* start Supplied entries *

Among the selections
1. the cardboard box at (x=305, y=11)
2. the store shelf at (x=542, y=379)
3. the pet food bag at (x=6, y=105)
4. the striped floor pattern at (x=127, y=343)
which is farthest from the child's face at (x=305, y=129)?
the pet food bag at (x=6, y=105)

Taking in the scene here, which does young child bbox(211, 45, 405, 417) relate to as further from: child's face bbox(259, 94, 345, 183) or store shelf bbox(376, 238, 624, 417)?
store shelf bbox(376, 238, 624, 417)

* end Supplied entries *
* start Supplied entries *

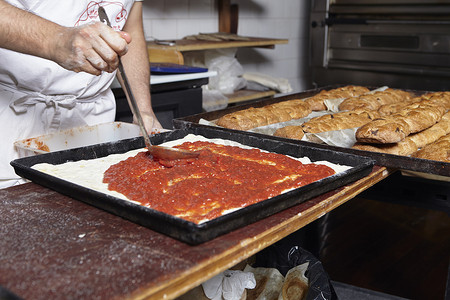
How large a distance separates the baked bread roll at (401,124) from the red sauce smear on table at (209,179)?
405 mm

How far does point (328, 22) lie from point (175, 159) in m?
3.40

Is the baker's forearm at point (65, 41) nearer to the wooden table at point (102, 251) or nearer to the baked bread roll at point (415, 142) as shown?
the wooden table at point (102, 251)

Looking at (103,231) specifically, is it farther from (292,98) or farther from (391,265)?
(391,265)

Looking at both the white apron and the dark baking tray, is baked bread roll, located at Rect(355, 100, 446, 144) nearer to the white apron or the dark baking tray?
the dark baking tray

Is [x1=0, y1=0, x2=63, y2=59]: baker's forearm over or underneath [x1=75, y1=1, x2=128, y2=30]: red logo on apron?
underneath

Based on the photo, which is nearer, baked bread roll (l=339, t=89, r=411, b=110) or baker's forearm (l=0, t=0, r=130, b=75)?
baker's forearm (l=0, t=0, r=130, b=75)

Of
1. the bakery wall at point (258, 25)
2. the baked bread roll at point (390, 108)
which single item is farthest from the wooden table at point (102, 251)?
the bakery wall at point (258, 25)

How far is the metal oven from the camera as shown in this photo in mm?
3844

* end Supplied entries *
* start Supplied entries *

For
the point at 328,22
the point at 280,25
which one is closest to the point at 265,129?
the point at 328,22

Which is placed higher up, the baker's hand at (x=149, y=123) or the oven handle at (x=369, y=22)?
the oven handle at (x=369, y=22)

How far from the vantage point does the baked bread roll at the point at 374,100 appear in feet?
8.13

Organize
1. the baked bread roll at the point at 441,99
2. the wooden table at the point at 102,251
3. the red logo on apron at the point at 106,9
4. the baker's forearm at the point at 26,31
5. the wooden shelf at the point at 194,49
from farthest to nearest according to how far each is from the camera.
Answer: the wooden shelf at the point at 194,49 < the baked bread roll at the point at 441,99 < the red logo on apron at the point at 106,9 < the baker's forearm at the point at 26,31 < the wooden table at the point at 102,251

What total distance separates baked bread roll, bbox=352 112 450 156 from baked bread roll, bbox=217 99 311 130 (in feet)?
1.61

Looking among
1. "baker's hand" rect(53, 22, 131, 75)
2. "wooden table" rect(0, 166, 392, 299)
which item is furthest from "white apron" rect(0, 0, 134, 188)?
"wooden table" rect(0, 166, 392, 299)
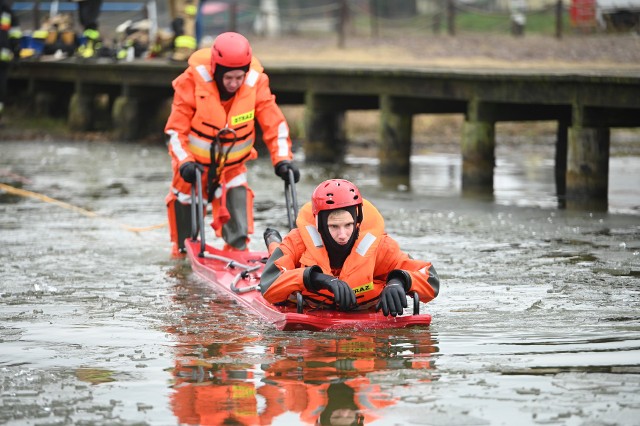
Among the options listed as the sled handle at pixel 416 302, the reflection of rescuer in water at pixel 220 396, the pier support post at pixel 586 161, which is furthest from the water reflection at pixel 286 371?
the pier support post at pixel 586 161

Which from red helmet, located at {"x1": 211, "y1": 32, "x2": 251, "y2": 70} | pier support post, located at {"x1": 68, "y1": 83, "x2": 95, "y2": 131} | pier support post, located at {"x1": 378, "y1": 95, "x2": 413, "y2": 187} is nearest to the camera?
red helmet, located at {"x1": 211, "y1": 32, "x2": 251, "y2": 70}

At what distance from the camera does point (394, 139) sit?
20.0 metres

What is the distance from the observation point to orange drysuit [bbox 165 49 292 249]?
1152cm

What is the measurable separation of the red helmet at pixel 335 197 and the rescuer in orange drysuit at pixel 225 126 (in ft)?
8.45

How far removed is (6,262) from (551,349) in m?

* end Supplied entries *

Reproduce the part of the material that opens with the line containing "What is the distance" and closes with the line containing "How far removed", keeping every request, and add 100 to each distance value given in the answers.

### Written solution
What is the distance from the observation point to orange drysuit [bbox 165 49 292 249]?
1252cm

What is the measurable separation of the red helmet at pixel 335 197 and the rescuer in orange drysuit at pixel 225 126 (in ft)?
108.45

How far removed is (6,262) from (551,349) in m?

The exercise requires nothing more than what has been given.